* What is expected *
Please state how much in tax increases the president requested over the next ten years, according to the fiscal cliff article.

* Selected passage *

-- Opening Marker --

On Tuesday, December 4, with less than a month before United States taxpayers are hit with harsh cuts coupled with tax hikes on all Americans, President Obama again vowed there would be no fiscal cliff bargain unless Republicans bend to his demand for top rate tax increases. His statement had all the markings of a “take it or shove it” ultimatum. Obama included himself in his challenge, firmly asserting, “Folks like me can afford to pay a little higher rate.”
Defining the issue to Bloomberg’s Juliana Goldman, Obama said:
“If we’re going to raise revenues that are sufficient to balance with the very tough cuts that we’ve already made, and the further reforms in entitlements that I’m prepared to make, that we’re going to have to see the rates on the top 2 percent go up; and, we’re not going to be able to get a deal without it.”
Since Obama’s reelection, deficit reduction has been the topic of a many a meeting; however, any pretense of negotiation appears to have skidded to a halt because both parties seem to have dug in their heels to preserve their priorities amid a mutual quest to raise revenue. Speaker of the House John Boehner recently alleged discussions were “going nowhere.” Apparently, the nude gay activists who popped into Boehner’s office to protest cuts in AIDs funds haven’t influenced the conversation.
Party proposals have not yet reached the point of offer, counteroffer, adjustment and compromise. Instead, Boehner has put forth a Republican plan which was instantly rejected by Democrats; and Obama and the Democrats have offered their plan, which was equally unacceptable to Republicans. Currently, even though President Obama had his former presidential rival, Mitt Romney over to the White House for lunch, the fiscal crisis exchanges remain at a stand-off.
The president has requested $1.6 trillion in tax increases over the next ten years with neither Medicare nor Social Security cuts to beneficiaries. According to Bloomberg, Boehner wants to cut “800 billion in new revenues without raising rates, raising the Medicare eligibility age, and also changing the cost-of-living adjustment for Social Security.”

-- Closing Marker --

* Provided information *
-- Opening Marker --

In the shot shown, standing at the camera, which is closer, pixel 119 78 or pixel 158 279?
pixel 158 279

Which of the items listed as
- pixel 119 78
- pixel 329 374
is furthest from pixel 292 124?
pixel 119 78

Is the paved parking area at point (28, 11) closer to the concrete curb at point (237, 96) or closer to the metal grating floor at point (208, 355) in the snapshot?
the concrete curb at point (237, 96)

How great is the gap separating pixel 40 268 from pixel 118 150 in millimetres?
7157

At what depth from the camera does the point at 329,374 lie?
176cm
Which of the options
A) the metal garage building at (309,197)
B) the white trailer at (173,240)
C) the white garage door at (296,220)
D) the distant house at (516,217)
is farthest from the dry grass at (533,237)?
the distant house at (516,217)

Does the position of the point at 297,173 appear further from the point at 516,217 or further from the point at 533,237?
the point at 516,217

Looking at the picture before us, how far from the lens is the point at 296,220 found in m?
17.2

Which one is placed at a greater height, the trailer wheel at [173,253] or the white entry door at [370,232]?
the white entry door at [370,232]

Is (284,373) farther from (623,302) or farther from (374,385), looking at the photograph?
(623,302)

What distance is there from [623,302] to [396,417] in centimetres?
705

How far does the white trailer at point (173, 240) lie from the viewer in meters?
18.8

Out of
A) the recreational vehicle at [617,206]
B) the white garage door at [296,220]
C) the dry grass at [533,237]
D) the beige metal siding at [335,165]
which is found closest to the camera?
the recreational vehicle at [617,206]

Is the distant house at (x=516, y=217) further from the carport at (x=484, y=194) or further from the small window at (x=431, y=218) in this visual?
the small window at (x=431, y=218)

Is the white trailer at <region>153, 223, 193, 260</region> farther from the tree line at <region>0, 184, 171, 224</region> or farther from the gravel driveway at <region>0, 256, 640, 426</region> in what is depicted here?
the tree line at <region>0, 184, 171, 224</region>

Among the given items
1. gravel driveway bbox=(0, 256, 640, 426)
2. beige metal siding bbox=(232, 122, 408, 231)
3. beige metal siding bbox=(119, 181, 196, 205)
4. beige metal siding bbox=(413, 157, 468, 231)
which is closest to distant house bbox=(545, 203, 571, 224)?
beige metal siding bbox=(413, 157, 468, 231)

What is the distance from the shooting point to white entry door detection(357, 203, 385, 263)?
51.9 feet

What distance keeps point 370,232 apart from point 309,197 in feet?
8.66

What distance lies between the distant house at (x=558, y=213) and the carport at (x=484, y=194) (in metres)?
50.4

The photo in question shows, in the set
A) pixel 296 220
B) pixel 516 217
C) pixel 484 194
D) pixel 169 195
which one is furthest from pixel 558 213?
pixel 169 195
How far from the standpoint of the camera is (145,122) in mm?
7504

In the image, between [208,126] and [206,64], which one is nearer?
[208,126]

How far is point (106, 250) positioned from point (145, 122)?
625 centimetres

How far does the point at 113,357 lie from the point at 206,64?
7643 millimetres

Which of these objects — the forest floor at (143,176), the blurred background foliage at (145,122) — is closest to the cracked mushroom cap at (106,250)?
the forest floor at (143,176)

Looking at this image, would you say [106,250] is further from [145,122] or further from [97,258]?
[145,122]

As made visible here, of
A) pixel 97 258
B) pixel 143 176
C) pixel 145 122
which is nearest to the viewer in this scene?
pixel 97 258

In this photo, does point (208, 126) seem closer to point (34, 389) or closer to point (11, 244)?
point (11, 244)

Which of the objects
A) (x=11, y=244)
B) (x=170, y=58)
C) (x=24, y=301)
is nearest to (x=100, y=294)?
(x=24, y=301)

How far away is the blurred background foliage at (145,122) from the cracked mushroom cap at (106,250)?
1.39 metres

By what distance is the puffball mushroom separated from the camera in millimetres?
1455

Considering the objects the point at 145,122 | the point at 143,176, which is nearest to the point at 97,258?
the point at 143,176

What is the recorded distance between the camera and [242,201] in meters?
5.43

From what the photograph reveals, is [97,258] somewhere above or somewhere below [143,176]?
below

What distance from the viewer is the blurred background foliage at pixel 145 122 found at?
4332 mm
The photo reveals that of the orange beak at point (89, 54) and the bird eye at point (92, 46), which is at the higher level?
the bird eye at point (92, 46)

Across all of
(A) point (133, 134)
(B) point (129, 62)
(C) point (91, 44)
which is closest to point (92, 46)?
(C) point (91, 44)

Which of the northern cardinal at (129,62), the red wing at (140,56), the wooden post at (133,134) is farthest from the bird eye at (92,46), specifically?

-- Closing Marker --

* Exercise result *
$1.6 trillion